- What the exercise asks:
Put the entries into a numbered list, beginning at the line that contains "Full moon above" and stopping after the line that contains "Living Room in". Leave out any blank lines.

- The data:
..........

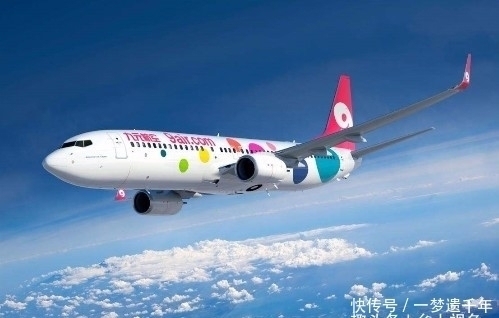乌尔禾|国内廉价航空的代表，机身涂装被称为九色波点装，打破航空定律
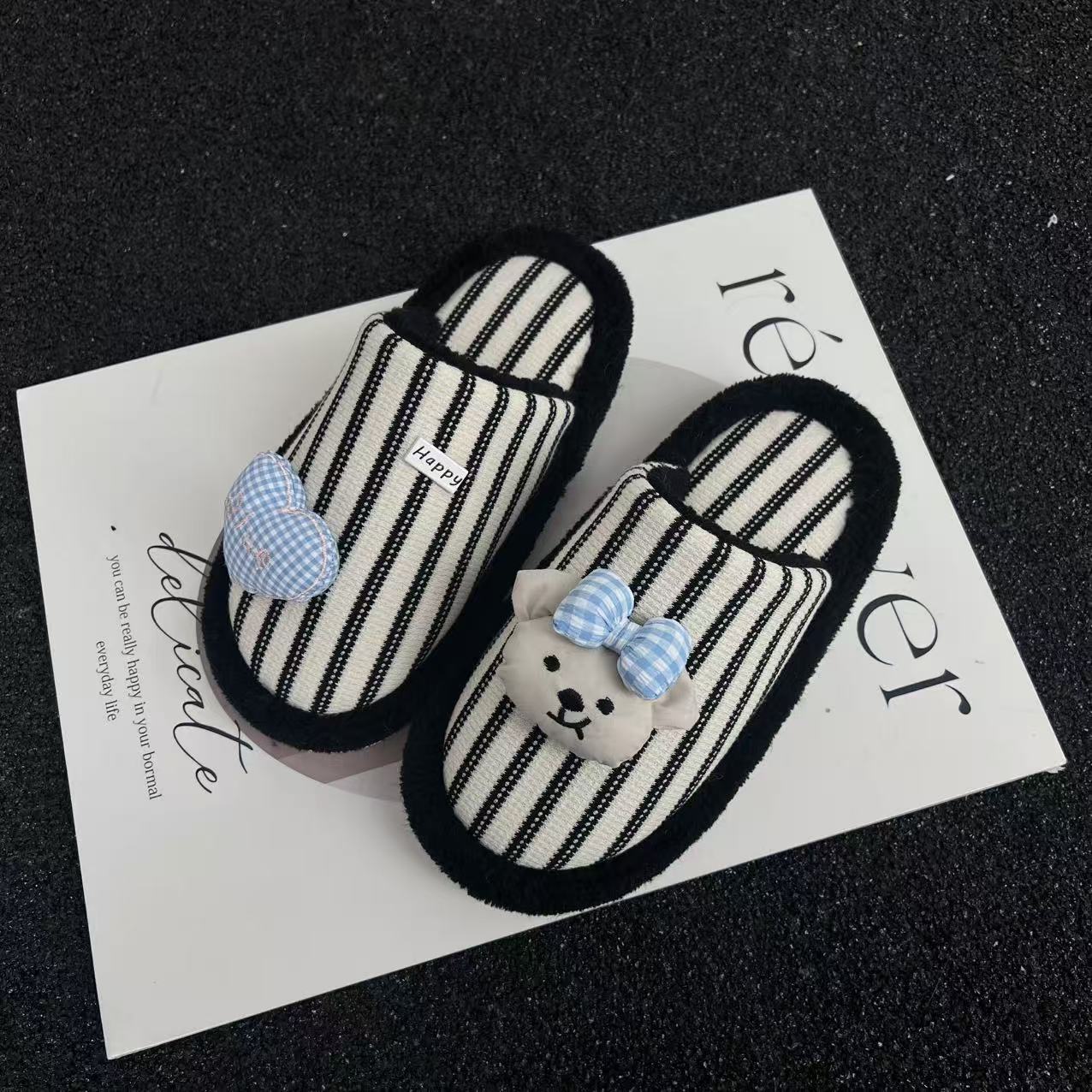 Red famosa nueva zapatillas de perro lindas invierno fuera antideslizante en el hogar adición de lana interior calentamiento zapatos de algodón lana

..........

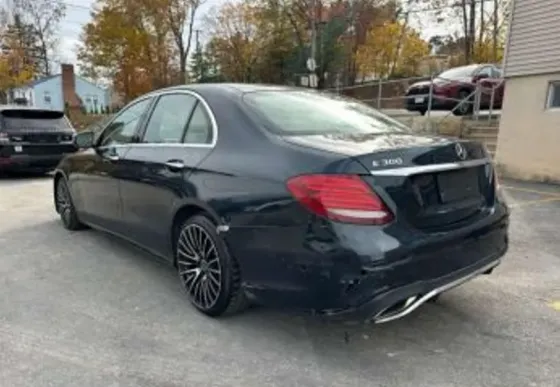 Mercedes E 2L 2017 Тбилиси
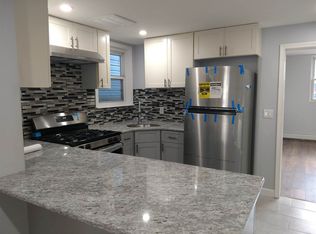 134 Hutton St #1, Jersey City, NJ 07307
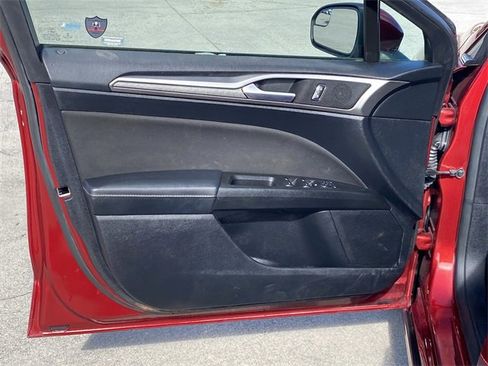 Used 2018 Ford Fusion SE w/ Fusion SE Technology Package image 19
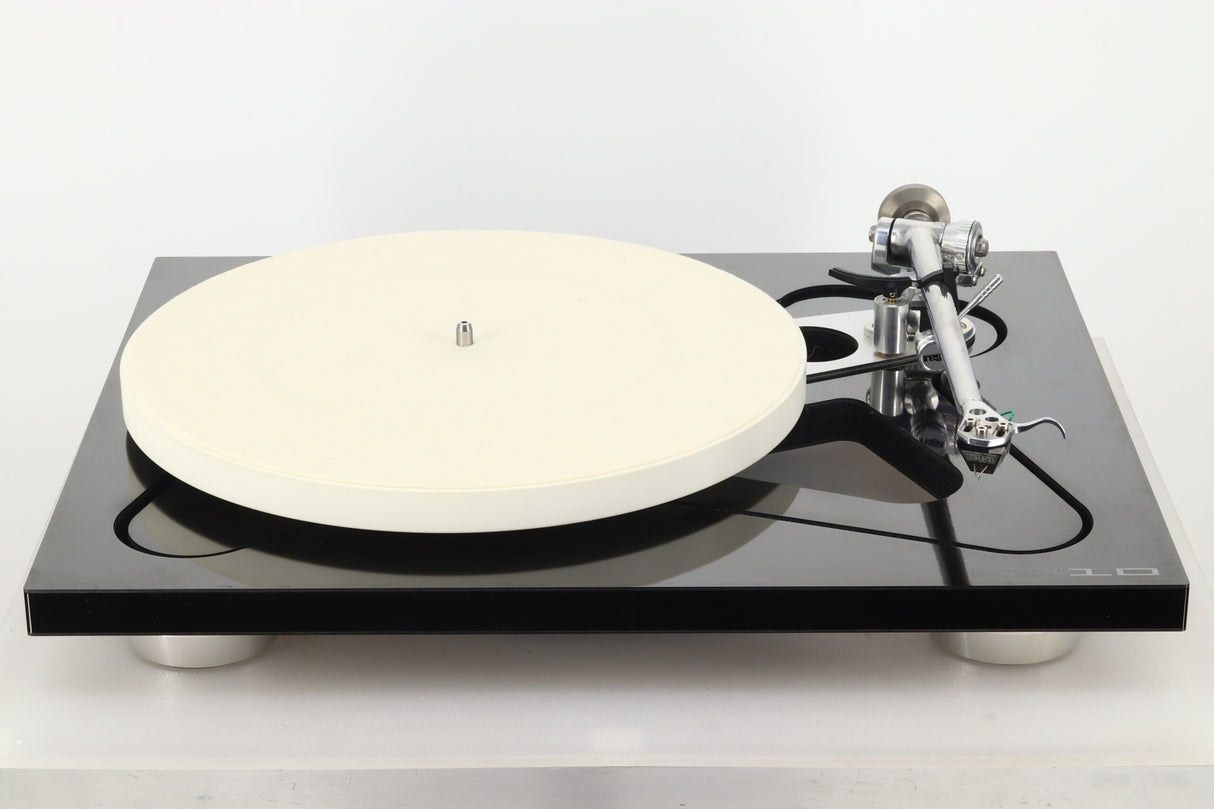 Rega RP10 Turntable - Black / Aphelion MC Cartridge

..........

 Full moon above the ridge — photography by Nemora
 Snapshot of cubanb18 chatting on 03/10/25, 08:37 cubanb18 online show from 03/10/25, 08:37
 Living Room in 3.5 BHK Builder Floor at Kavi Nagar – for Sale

..........

- Task answer:
1.  Full moon above the ridge — photography by Nemora
2.  Snapshot of cubanb18 chatting on 03/10/25, 08:37 cubanb18 online show from 03/10/25, 08:37
3.  Living Room in 3.5 BHK Builder Floor at Kavi Nagar – for Sale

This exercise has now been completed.